Race to Reduce provides an implementation path for those endeavours – first off, perhaps, by appealing to the competitive spirit that successful business operators across all sectors invariably possess. This is reinforced with a universally applied measuring stick, the Real Property Association of Canada’s (REALpac) energy normalization methodology, which allows participants to readily conceptualize and compare their performance. 

Equally important, the sponsoring organization, CivicAction – which this year marks 10 years of community and economic development efforts among a coalition of leading business, labour, non-profit, academic and government players – brought initial credibility to the challenge, as some of Toronto’s most prominent commercial landlords and their blue chip corporate tenants were the first to sign on. Many of these participants had already been raising awareness and conferring on energy saving opportunities through CivicAction’s earlier established Commercial Building Energy Initiative.

SHARING RESOURCES, BUILDING MOMENTUM

From there, a successful collaboration draws on the resources that each entity brings. Landlords have the expertise in building operations, the infrastructure to monitor consumption and the professional personnel to provide energy management guidance. Tenants have the greater access and influence to mobilize their own staff, as well as facilities managers who are more attuned to the in-house energy load and opportunities to curtail it.

Notably, Stikeman Elliott’s 2008 business case for energy efficiency improvements relied on the data that its landlord, GWL Realty Advisors, provided. Quick paybacks (in keeping with the forecasts) on lighting redesign, retrofit and sensor installation were augmented further when the firm sold 630 surplus fixtures back to its landlord.

The resulting 15% reduction in energy consumption by 2010 has also helped the law firm, which has offices in five Canadian and three international cities, move closer to its corporate social sustainability targets. “60% of our carbon footprint is energy,” McLeod noted. 

“Most of it [argument for retrofits] comes down to dollars and cents, but some of it is also helping tenants understand what they can do,” she added. “We have really relied on and partnered with our landlord.”

This can also occur in the reverse. Large sophisticated tenants, like banks, that have a presence in almost every community can be the instigator of change and/or a resource for smaller landlords in markets that have made less progress in embracing sustainability.

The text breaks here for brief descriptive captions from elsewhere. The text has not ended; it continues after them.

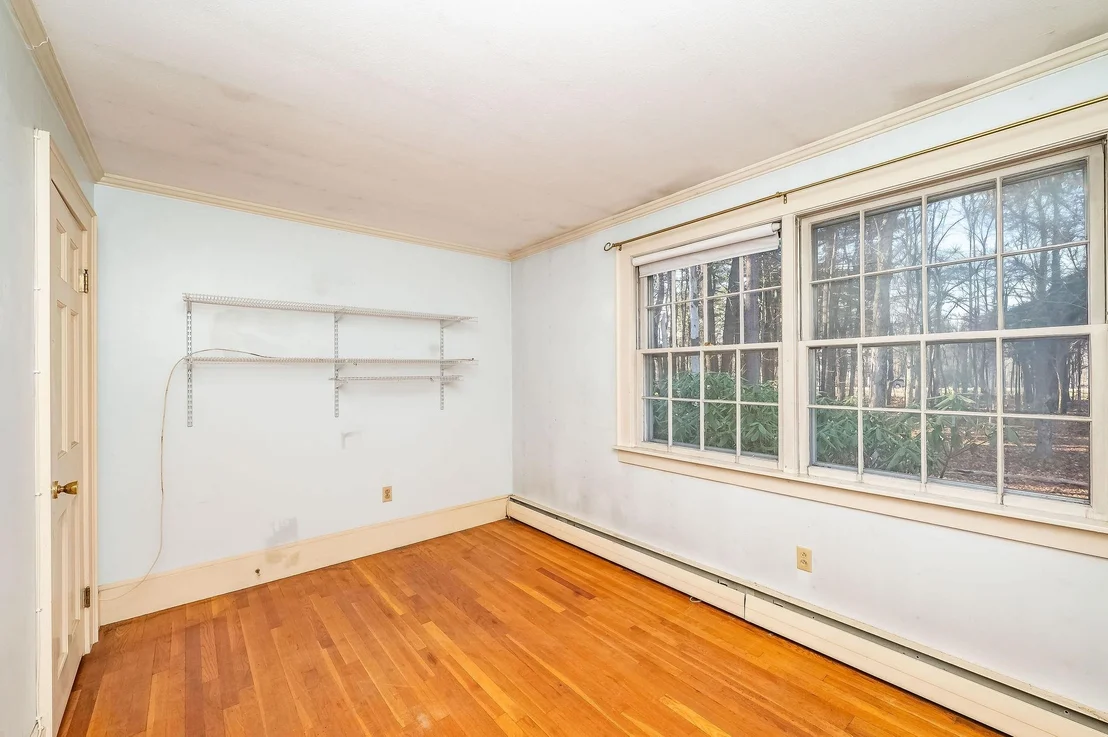 Photo of 1 Exeter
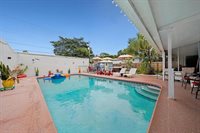 1913 Thomas St, Hollywood, FL 33020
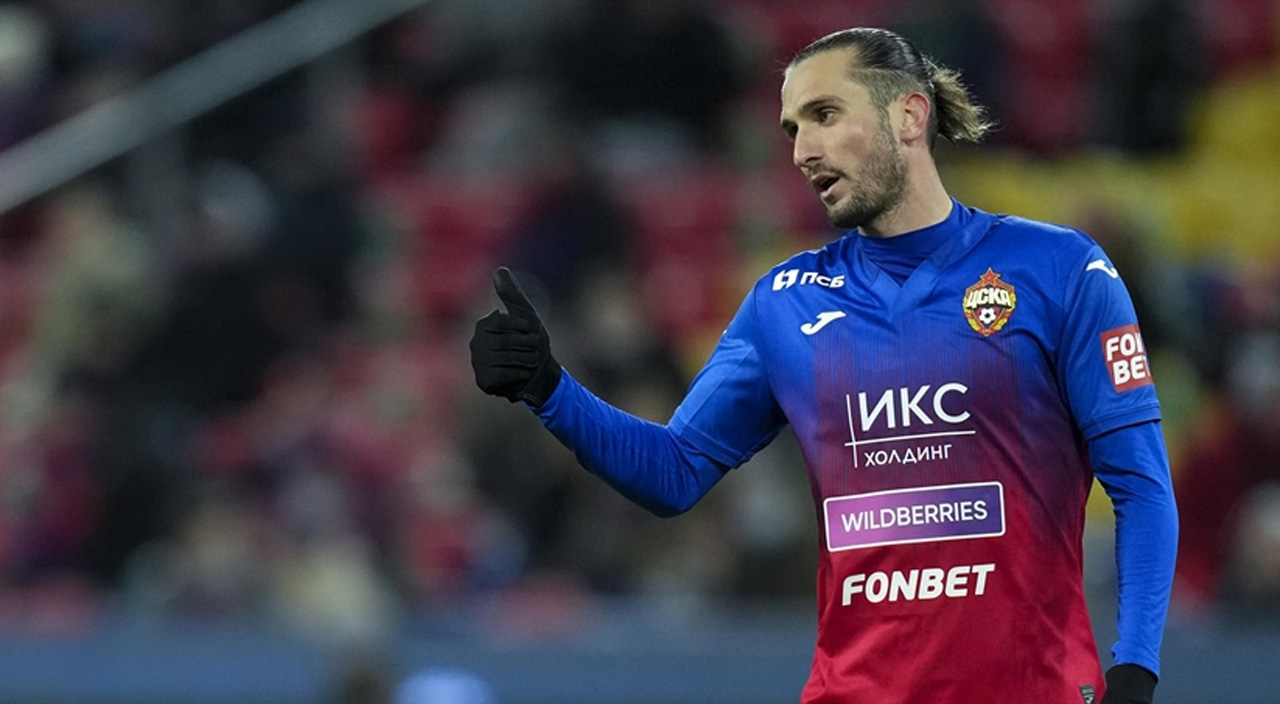 Ahmetcan Kaplan bir yılda değerini 28'e katladı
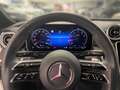 Mercedes-Benz C 200 T AMG Line *Kam*Standheizung*Totwin*Night* Blanc - thumbnail 8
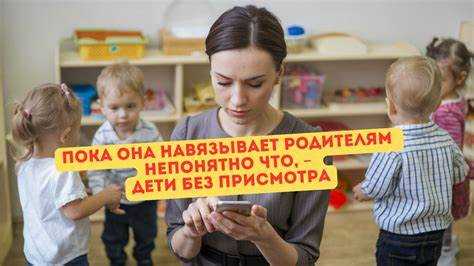 Связанные стороны и аффилированные лица в чем разница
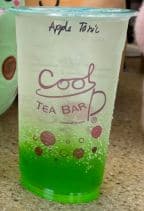 Best Taiwan Tonic in Auburn, CA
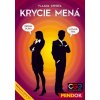 Mindok Krycie mená Mindok Krycie mená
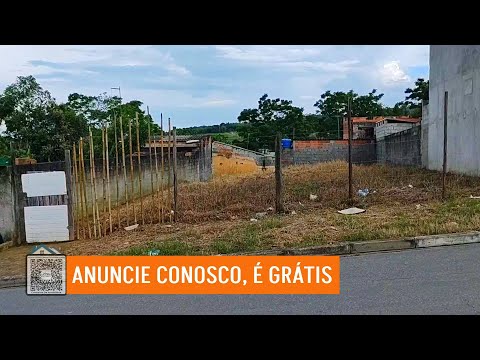 ((R$ 150.000 FÁCIL ACESSO)) Ótimo Terreno De 315 m² Em Biritiba Mirim No Interior De São Paulo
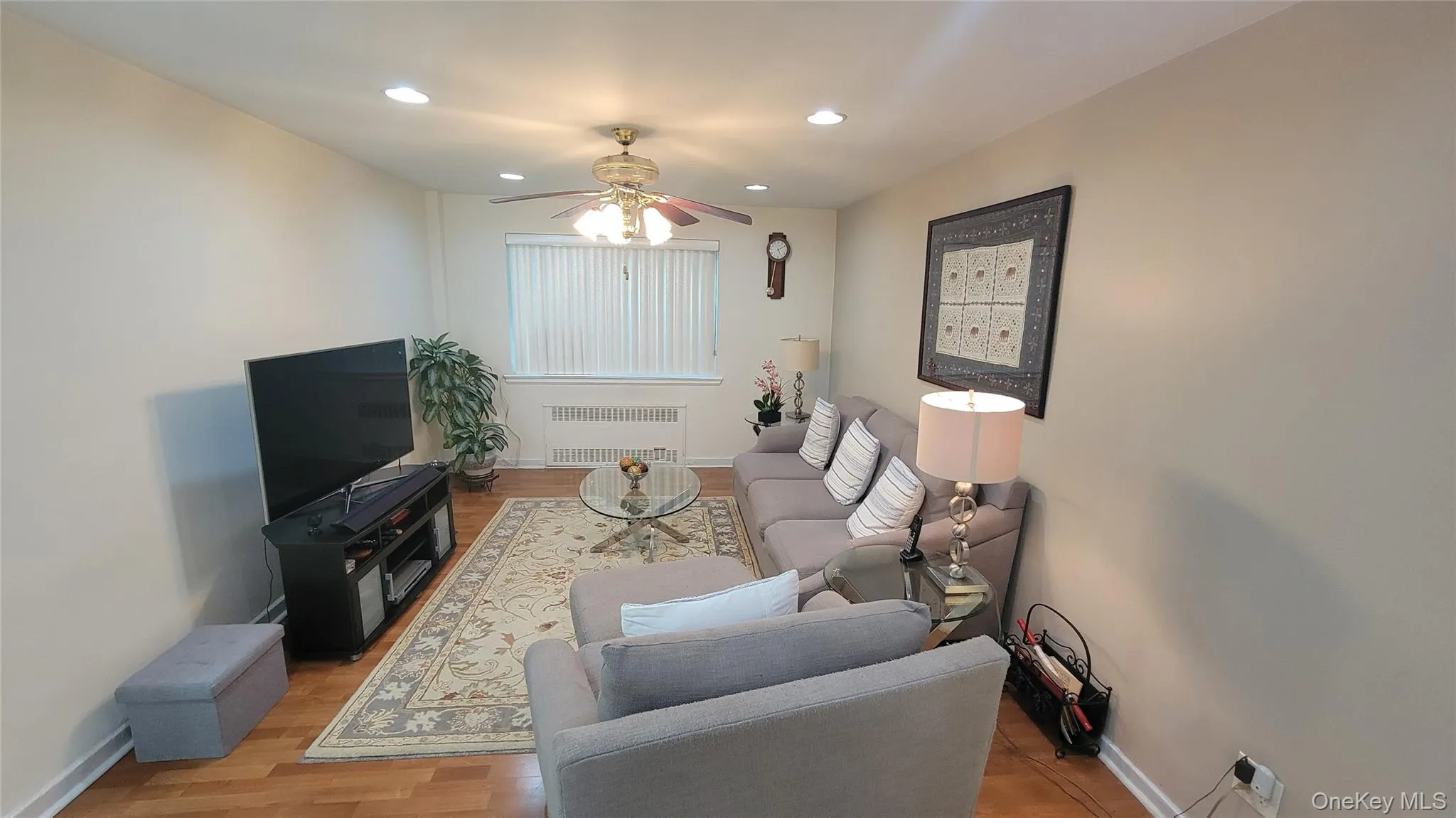 65-30 Grand Central Parkway, New York, NY, 2 Bedrooms Bedrooms, 5 Rooms Rooms,1 BathroomBathrooms,Residential,For Rent,Grand Central Parkway,0,1028755 65-30 Grand Central Parkway, New York, NY, 2 Bedrooms Bedrooms, 5 Rooms Rooms,1 BathroomBathrooms,Residential,For Rent,Grand Central Parkway,0,1028755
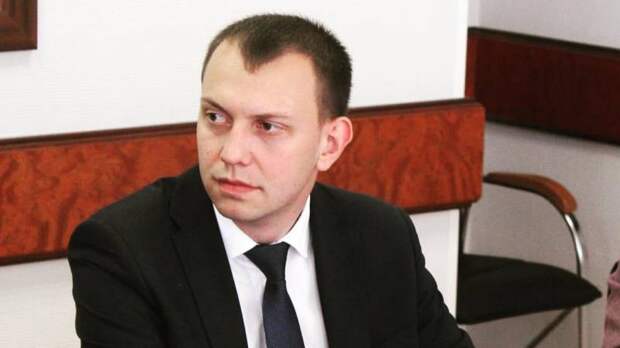 Китайцы призывают ЕС не будить «русского медведя»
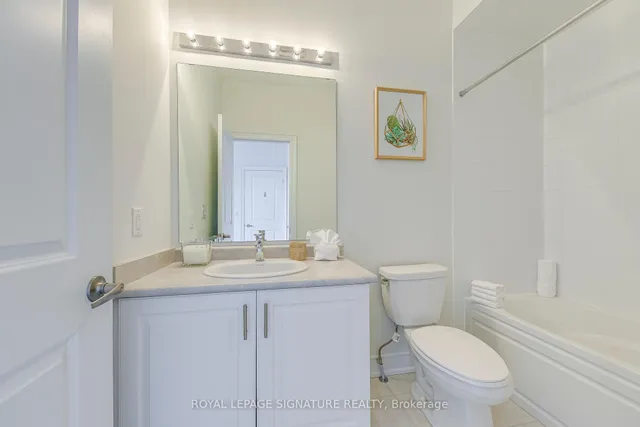 Additional image 29 of 98 Carnegie Dr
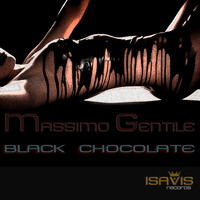 Massimo Gentile - Black Chocolate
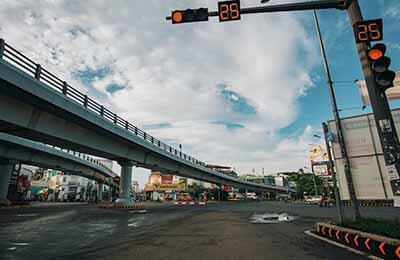 商業(yè)銀行的規(guī)則業(yè)務(wù)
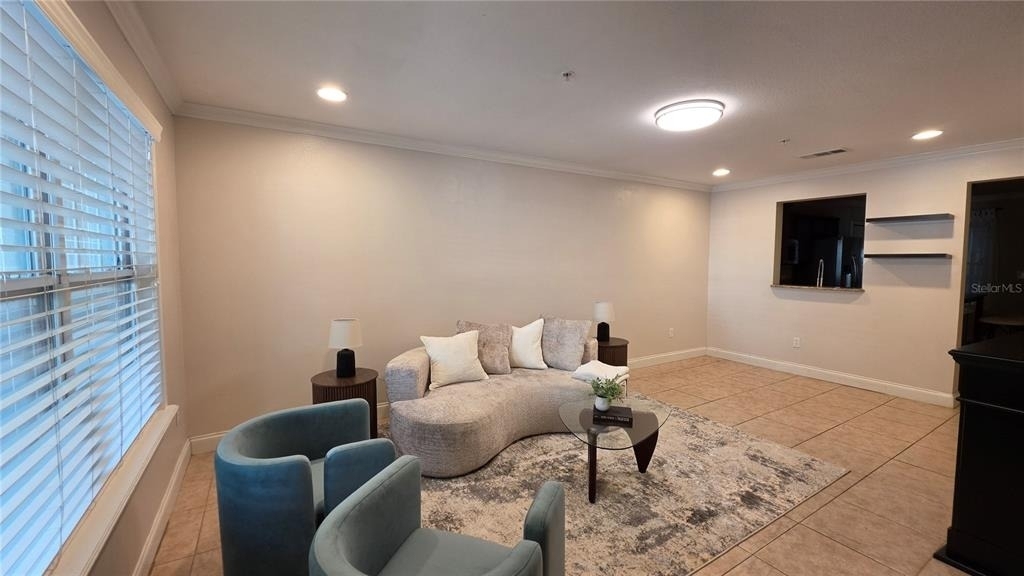 4639 Sw 48th Drive - Photo 1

“As a service provider, one of the things we take very seriously is sharing best practices,” Henderson said. “Bringing together the landlord’s operational people with the tenant’s operational people, that, in itself, is sort of an old fashioned social network.” 

Underwood pointed to other spinoff improvements. “To reduce energy means you have to be ‘hands-on.’ It makes you a better operator. It makes you a better service provider,” he said. “It all sort of spirals up.”

In the still early days of the Race to Reduce, participants are leveraging their accomplishments thus far to keep building operators and occupants motivated and focused on the target. Meanwhile, organizers are recognizing achievement – recently announcing winners of the first annual Race to Reduce Awards – and actively recruiting more aspirants.

Panelists expect to see a still larger field in 2012. “It’s added some friendly competition to what was already happening,” Henderson said. “It’s the equivalent of throwing an eco-log on an efficient fireplace.”